TASK INSTRUCTIONS >> Produce an exact copy of the lines from the line that contains "Of point (1056, 357)" to the end of the listing below.

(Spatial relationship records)
+===+
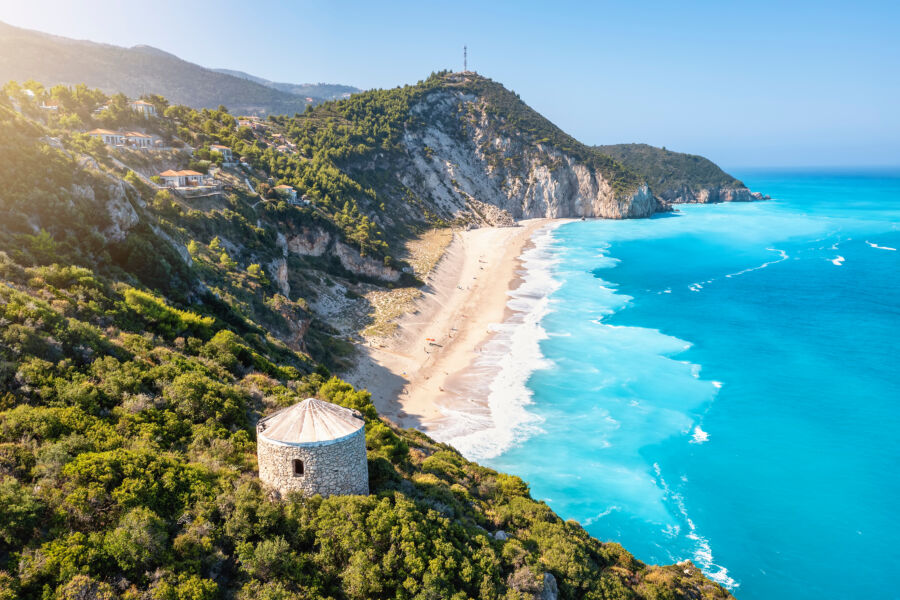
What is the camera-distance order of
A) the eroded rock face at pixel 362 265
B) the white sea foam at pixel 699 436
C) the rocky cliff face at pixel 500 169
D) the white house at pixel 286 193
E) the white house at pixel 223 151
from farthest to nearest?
1. the rocky cliff face at pixel 500 169
2. the eroded rock face at pixel 362 265
3. the white house at pixel 286 193
4. the white house at pixel 223 151
5. the white sea foam at pixel 699 436

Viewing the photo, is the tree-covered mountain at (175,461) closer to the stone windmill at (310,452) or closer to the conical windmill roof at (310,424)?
the stone windmill at (310,452)

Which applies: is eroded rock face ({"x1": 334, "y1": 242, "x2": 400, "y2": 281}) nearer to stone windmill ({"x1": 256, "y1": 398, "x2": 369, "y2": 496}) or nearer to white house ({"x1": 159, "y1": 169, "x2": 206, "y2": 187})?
white house ({"x1": 159, "y1": 169, "x2": 206, "y2": 187})

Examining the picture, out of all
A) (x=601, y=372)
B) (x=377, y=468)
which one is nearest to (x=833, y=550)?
(x=601, y=372)

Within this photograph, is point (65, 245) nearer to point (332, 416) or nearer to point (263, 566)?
point (332, 416)

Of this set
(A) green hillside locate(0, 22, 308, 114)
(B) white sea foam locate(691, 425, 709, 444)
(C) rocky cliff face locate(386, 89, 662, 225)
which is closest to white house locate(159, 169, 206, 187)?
(B) white sea foam locate(691, 425, 709, 444)

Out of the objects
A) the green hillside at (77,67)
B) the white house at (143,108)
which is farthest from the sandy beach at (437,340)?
the green hillside at (77,67)

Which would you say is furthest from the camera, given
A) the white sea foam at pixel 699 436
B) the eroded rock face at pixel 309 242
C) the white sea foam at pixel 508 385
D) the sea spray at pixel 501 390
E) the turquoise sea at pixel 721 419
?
the eroded rock face at pixel 309 242

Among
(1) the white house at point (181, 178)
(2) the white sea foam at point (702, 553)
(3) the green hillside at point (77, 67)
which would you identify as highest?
(3) the green hillside at point (77, 67)

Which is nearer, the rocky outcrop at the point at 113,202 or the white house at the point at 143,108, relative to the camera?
the rocky outcrop at the point at 113,202
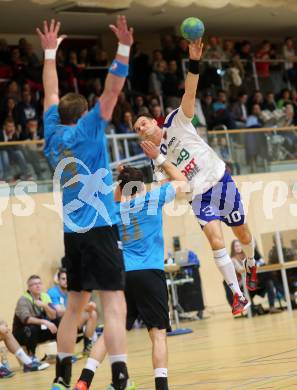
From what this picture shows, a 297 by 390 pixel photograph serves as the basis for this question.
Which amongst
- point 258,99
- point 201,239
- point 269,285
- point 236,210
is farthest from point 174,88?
point 236,210

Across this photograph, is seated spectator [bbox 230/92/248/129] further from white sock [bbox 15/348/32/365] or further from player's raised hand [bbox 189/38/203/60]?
player's raised hand [bbox 189/38/203/60]

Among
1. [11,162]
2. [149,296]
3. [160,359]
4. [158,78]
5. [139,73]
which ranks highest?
[139,73]

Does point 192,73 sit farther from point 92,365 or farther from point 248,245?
point 92,365

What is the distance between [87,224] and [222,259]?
3091mm

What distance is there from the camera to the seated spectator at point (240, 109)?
22.8 m

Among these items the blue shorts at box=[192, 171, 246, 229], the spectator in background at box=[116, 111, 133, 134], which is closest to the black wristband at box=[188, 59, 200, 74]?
the blue shorts at box=[192, 171, 246, 229]

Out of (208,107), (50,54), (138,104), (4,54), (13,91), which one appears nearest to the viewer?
(50,54)

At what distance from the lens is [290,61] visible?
2655 cm

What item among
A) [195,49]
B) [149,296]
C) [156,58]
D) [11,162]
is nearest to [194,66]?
[195,49]

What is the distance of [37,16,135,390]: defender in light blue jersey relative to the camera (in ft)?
21.3

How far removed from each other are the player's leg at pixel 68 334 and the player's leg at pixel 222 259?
2.74 m

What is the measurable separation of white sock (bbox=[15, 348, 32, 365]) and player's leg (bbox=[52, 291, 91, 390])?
5569 mm

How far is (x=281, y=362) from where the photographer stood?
29.0ft

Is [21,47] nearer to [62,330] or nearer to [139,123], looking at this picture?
[139,123]
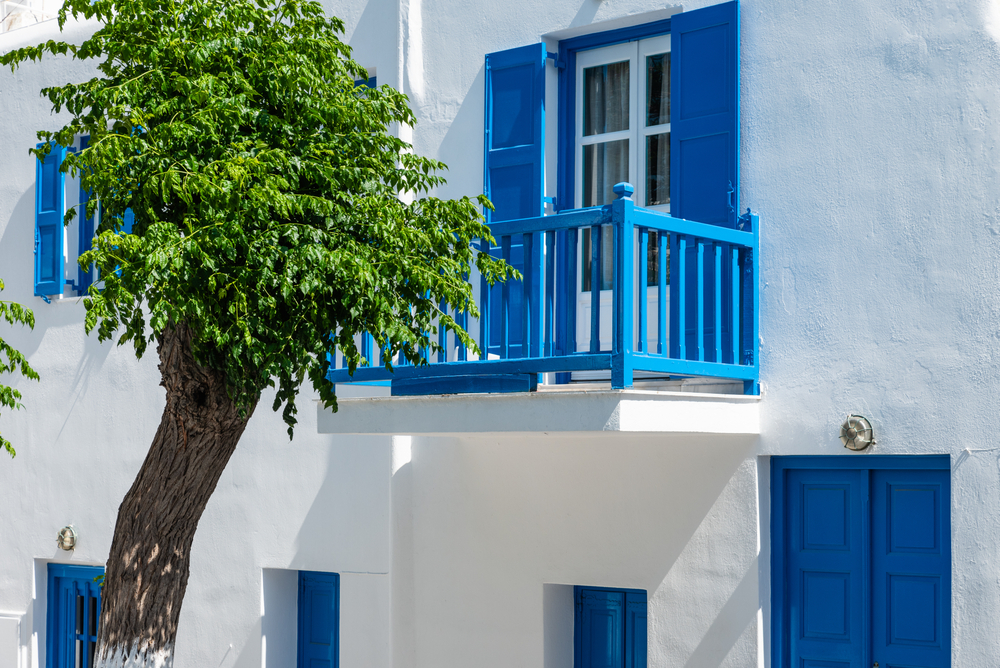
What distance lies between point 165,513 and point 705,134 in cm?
386

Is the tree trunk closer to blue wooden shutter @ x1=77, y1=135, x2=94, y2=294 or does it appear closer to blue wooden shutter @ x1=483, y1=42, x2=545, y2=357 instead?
blue wooden shutter @ x1=483, y1=42, x2=545, y2=357

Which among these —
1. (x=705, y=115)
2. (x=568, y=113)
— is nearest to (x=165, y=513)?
(x=568, y=113)

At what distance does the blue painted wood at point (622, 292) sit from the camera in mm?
6090

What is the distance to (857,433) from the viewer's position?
6828mm

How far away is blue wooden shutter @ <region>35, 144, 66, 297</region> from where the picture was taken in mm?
10320

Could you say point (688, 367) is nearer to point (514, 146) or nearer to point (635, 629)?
point (635, 629)

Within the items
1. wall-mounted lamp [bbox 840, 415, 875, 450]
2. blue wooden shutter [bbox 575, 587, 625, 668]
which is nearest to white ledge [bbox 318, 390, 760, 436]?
wall-mounted lamp [bbox 840, 415, 875, 450]

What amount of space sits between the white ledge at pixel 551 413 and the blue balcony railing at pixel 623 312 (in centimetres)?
11

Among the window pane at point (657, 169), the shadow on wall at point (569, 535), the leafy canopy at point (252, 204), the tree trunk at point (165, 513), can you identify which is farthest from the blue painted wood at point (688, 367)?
the tree trunk at point (165, 513)

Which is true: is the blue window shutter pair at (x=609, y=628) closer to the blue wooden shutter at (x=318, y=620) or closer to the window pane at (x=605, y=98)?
the blue wooden shutter at (x=318, y=620)

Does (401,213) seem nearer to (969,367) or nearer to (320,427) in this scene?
(320,427)

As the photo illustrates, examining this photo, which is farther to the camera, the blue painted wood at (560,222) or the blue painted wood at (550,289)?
the blue painted wood at (550,289)

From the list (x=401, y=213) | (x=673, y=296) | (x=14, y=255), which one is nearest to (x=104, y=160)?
(x=401, y=213)

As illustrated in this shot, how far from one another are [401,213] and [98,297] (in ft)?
4.79
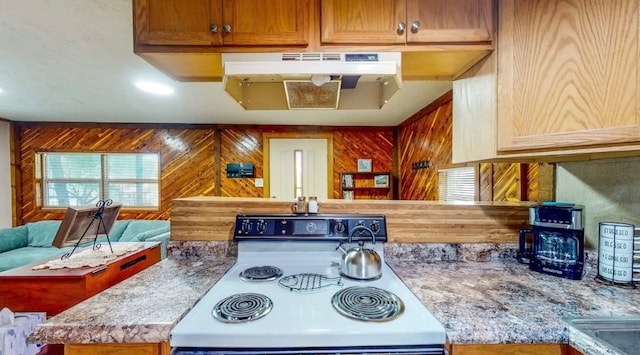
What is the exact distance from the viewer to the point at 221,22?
106 centimetres

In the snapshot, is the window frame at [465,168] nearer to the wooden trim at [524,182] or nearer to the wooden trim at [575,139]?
the wooden trim at [524,182]

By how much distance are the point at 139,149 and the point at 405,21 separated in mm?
4975

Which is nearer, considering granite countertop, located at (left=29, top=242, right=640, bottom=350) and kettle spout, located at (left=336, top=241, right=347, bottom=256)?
granite countertop, located at (left=29, top=242, right=640, bottom=350)

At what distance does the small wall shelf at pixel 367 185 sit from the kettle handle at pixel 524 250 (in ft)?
11.2

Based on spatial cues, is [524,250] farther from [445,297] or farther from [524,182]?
[524,182]

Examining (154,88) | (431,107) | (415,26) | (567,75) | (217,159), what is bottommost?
(217,159)

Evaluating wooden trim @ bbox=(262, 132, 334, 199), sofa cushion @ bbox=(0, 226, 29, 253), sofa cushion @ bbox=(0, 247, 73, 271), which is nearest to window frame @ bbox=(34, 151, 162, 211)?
sofa cushion @ bbox=(0, 226, 29, 253)

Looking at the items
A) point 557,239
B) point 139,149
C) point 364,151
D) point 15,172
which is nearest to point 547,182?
point 557,239

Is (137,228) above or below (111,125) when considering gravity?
below

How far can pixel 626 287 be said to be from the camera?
1005 millimetres

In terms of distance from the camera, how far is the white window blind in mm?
2648

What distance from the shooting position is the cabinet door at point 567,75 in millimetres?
811

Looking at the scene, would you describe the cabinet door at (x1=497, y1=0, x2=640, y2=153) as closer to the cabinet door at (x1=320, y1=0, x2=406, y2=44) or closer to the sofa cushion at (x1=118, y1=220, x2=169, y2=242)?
the cabinet door at (x1=320, y1=0, x2=406, y2=44)

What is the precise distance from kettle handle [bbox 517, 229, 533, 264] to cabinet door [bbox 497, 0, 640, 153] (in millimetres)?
467
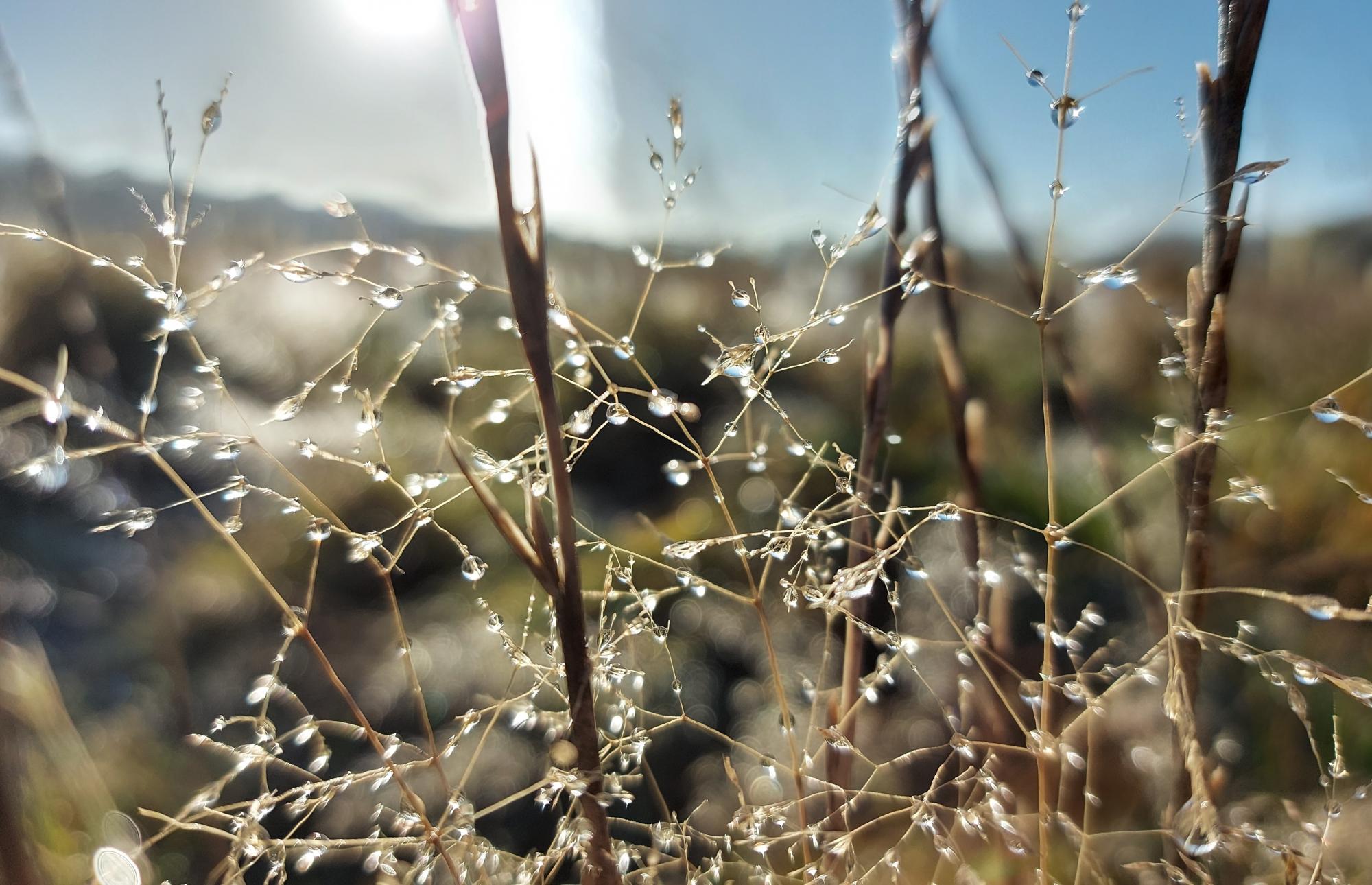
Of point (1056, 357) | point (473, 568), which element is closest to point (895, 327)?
point (1056, 357)

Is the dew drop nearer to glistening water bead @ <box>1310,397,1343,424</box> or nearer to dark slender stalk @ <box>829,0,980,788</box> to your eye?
dark slender stalk @ <box>829,0,980,788</box>

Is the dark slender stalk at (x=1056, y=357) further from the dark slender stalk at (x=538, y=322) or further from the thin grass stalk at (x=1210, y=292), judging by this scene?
the dark slender stalk at (x=538, y=322)

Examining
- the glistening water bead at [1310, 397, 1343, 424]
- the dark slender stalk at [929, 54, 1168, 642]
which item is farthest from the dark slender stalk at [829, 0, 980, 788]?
the glistening water bead at [1310, 397, 1343, 424]

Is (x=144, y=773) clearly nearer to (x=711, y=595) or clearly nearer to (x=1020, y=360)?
(x=711, y=595)

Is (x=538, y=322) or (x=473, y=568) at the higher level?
(x=538, y=322)

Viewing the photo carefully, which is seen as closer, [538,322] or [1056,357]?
[538,322]

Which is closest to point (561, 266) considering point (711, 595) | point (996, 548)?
point (711, 595)

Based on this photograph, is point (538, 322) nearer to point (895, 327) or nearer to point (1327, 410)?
point (895, 327)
+===+
RESPONSE >>
Of point (1056, 357) | point (473, 568), which element is closest to point (895, 327)?
point (1056, 357)

Is the dew drop nearer to glistening water bead @ <box>1310,397,1343,424</box> or nearer to dark slender stalk @ <box>829,0,980,788</box> to your eye?
dark slender stalk @ <box>829,0,980,788</box>

Is the dark slender stalk at (x=1056, y=357) further from the dark slender stalk at (x=538, y=322) or further from the thin grass stalk at (x=1210, y=292), judging by this scene?
the dark slender stalk at (x=538, y=322)

Examining
- the glistening water bead at [1310, 397, 1343, 424]
- the dark slender stalk at [929, 54, 1168, 642]
which item is farthest from the dark slender stalk at [829, 0, 980, 788]?
the glistening water bead at [1310, 397, 1343, 424]

Is (x=144, y=773) clearly nearer to (x=711, y=595) or clearly nearer to (x=1020, y=360)?
(x=711, y=595)

Is (x=538, y=322) or (x=473, y=568) at the higher level?
(x=538, y=322)

Viewing the photo carefully, which is seen as closer, [538,322] or [1056,357]?
[538,322]

Which is closest to point (561, 266) considering point (711, 595) | point (996, 548)?
point (711, 595)

Based on this photograph, is point (538, 322) nearer to point (895, 327) or nearer to point (1327, 410)?
point (895, 327)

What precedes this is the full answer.